The Karussis study gave 15 patients a placebo and 15 patients GranaGard for three months. The groups were switched for the following three months. Memory and cognition were tested at zero, three and six months.

“It turns out those who got GranaGard from the beginning showed improvement in memory, not just in stopping the decline,” says Gabizon.

That improvement lasted through the second three months, when they were receiving a placebo. Those who received GranaGard in the second three months only showed improvement in that second stage of the trial.

“In addition to cognitive improvement, they all had more energy because of the effect on the mitochondria,” she adds. “This trial represents a scientific breakthrough in treating cognitive impairment resulting from brain cell destruction using natural antioxidants.”

A further study will be done on MS patients with early memory impairment, says Gabizon.

Dr. Panayiota Petrou, a neurologist who works with Karussis, says they also want to see whether GranaGard can give additional benefits to MS and ALS patients receiving an experimental stem cell treatment.

Keeping our brains alive

Based on her successful original experiment with a mouse model of Creutzfeldt-Jakob disease, Gabizon has been studying GranaGard’s effects in people.

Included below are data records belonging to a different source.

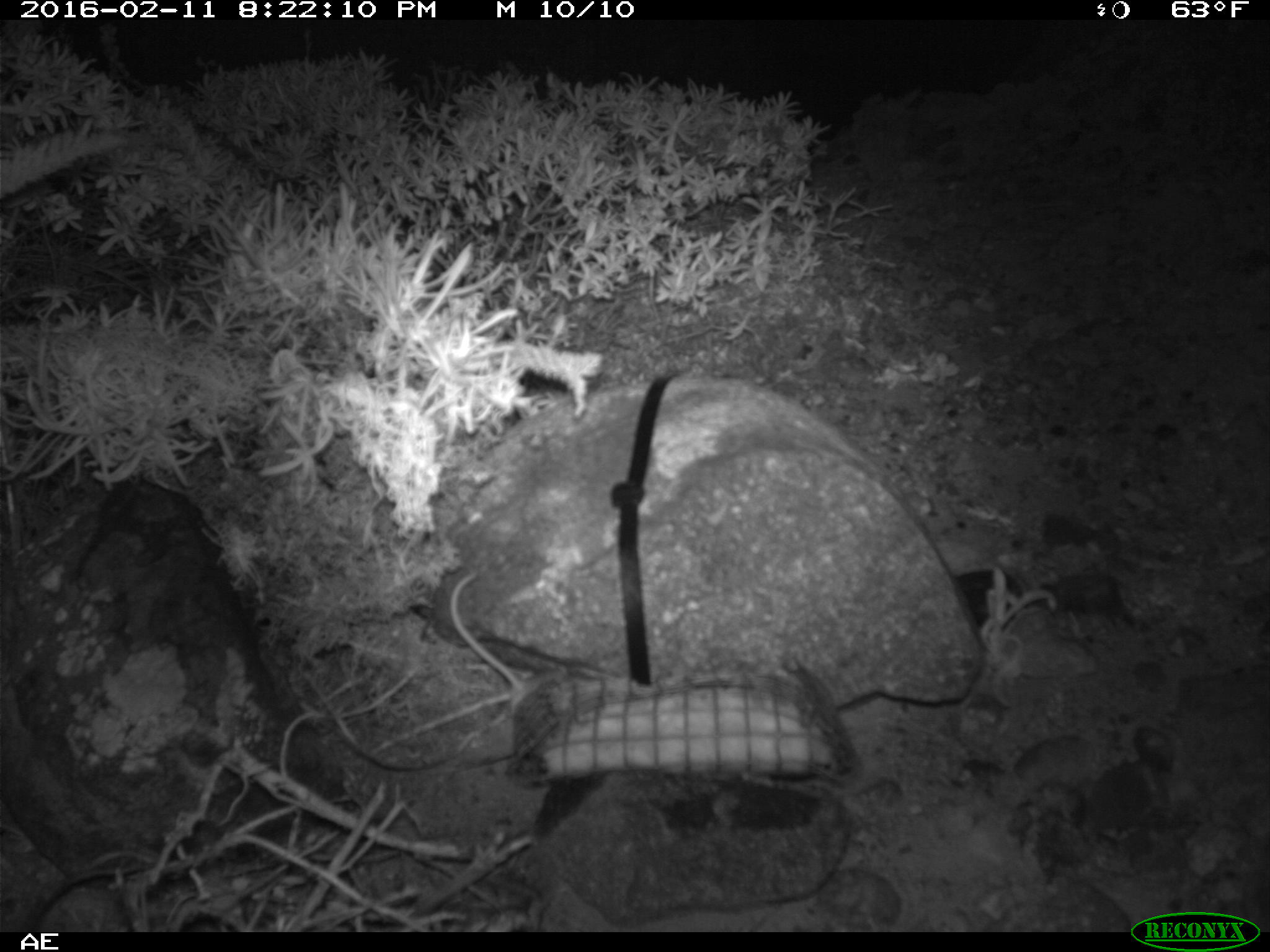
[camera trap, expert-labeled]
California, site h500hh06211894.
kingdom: Animalia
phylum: Chordata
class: Mammalia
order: Rodentia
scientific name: Rodentia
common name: rodent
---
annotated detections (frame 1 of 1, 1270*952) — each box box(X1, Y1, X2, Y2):
rodent: box(442, 569, 538, 723)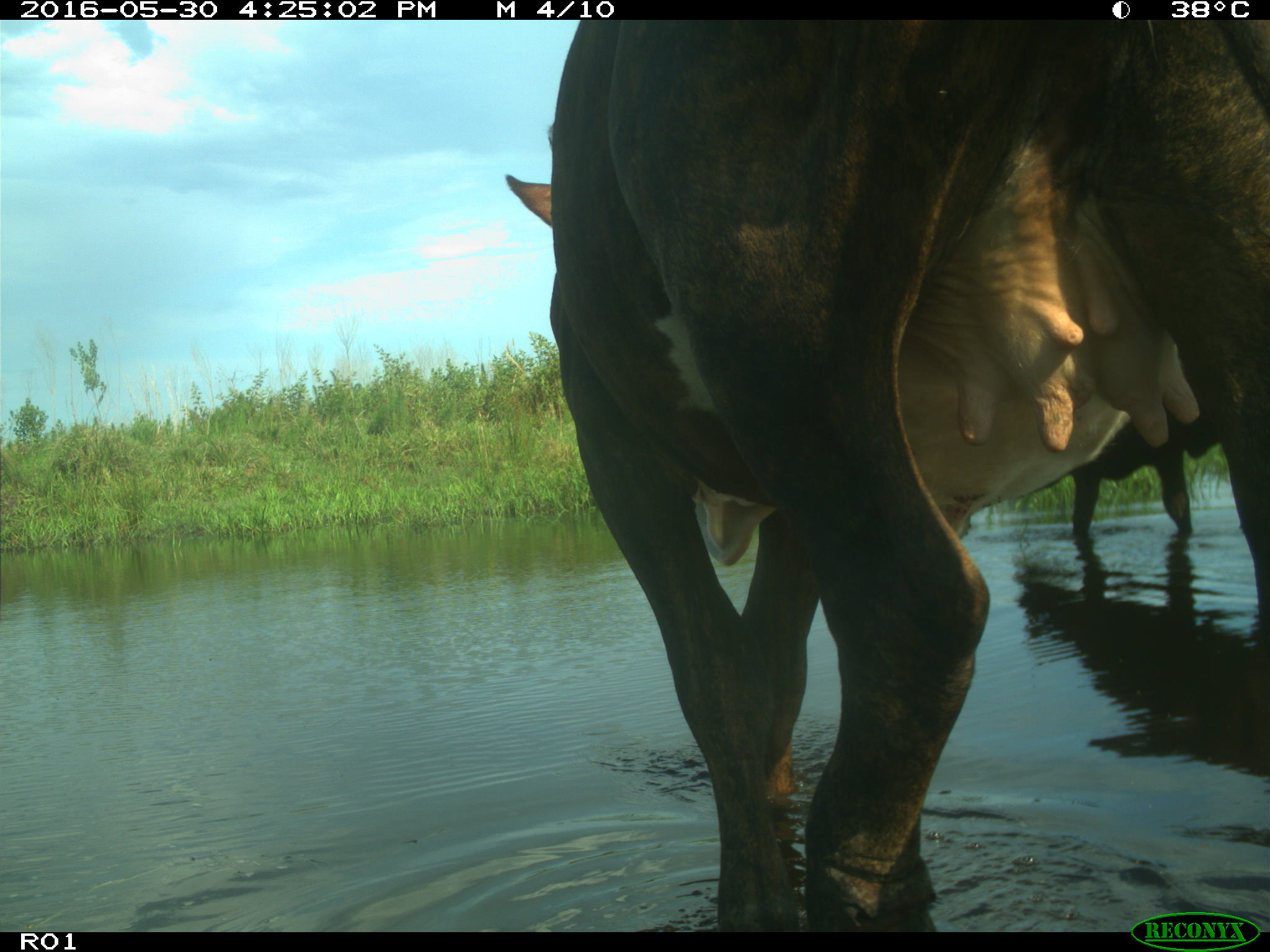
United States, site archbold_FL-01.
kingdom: Animalia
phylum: Chordata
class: Mammalia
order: Artiodactyla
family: Bovidae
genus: Bos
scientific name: Bos taurus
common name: domestic cow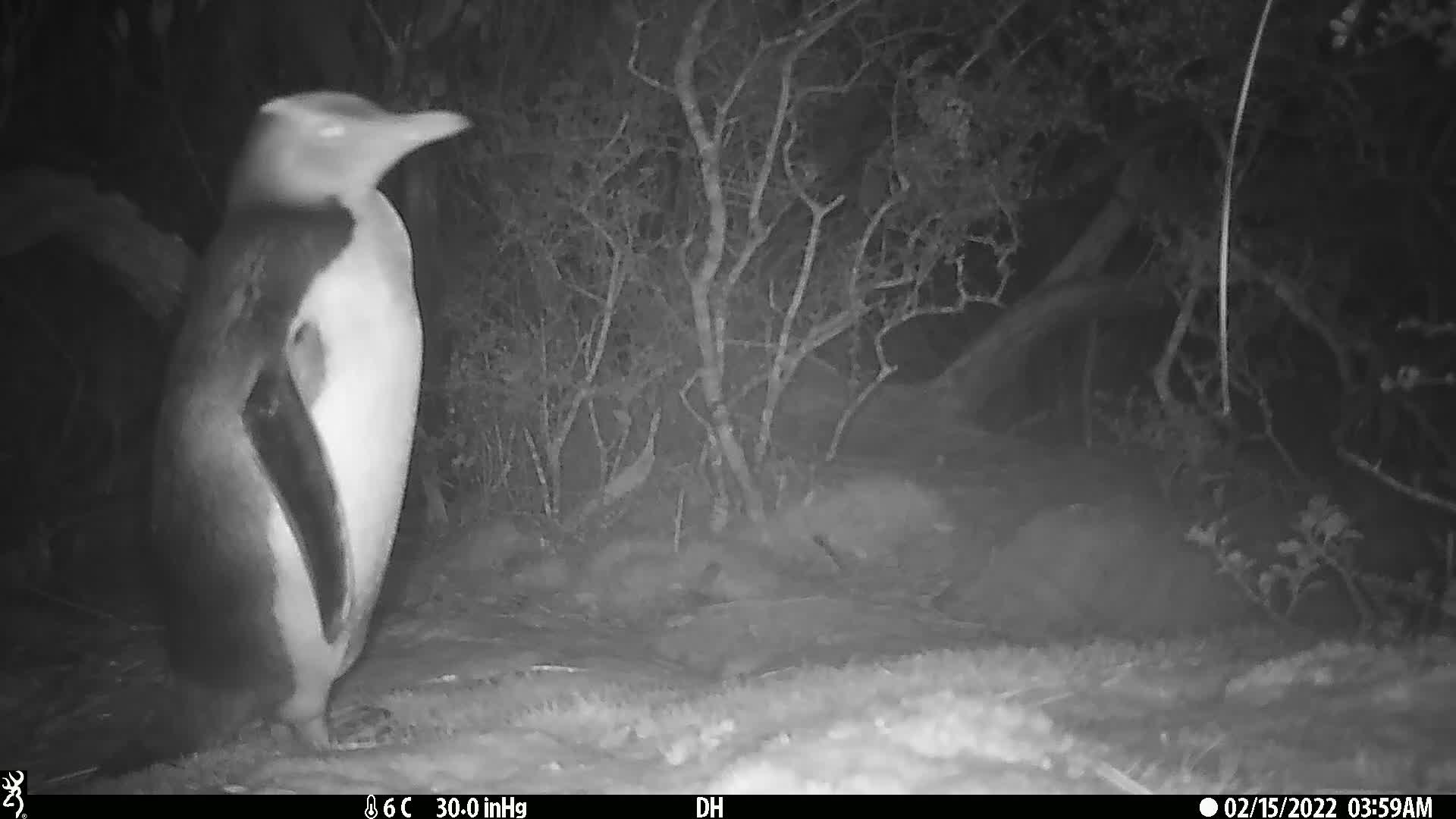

“A large group of family members of genetic Creutzfeldt-Jakob disease patients have been taking GranaGard as a preventive treatment for four years. Until now, none of them – including a lot at the ages at risk — have presented signs of disease. This is encouraging but we need more time to establish statistical significance,” Gabizon says.

Another study will look at GranaGard’s potential as a natural alternative to the diabetes drug metformin, which many people are using to lessen impacts of aging and neurological aging.

“Metformin has side effects because it’s not a natural product,” says Gabizon.“We will do a study comparing metformin to GranaGard.”

She adds that the coronavirus pandemic makes this possible use of GranaGard especially relevant because of the devastating effects of lockdown on elders.

“So many people are at home, and the confinement and social deprivation can cause cognitive decline. We need to keep our brains alive,” she says.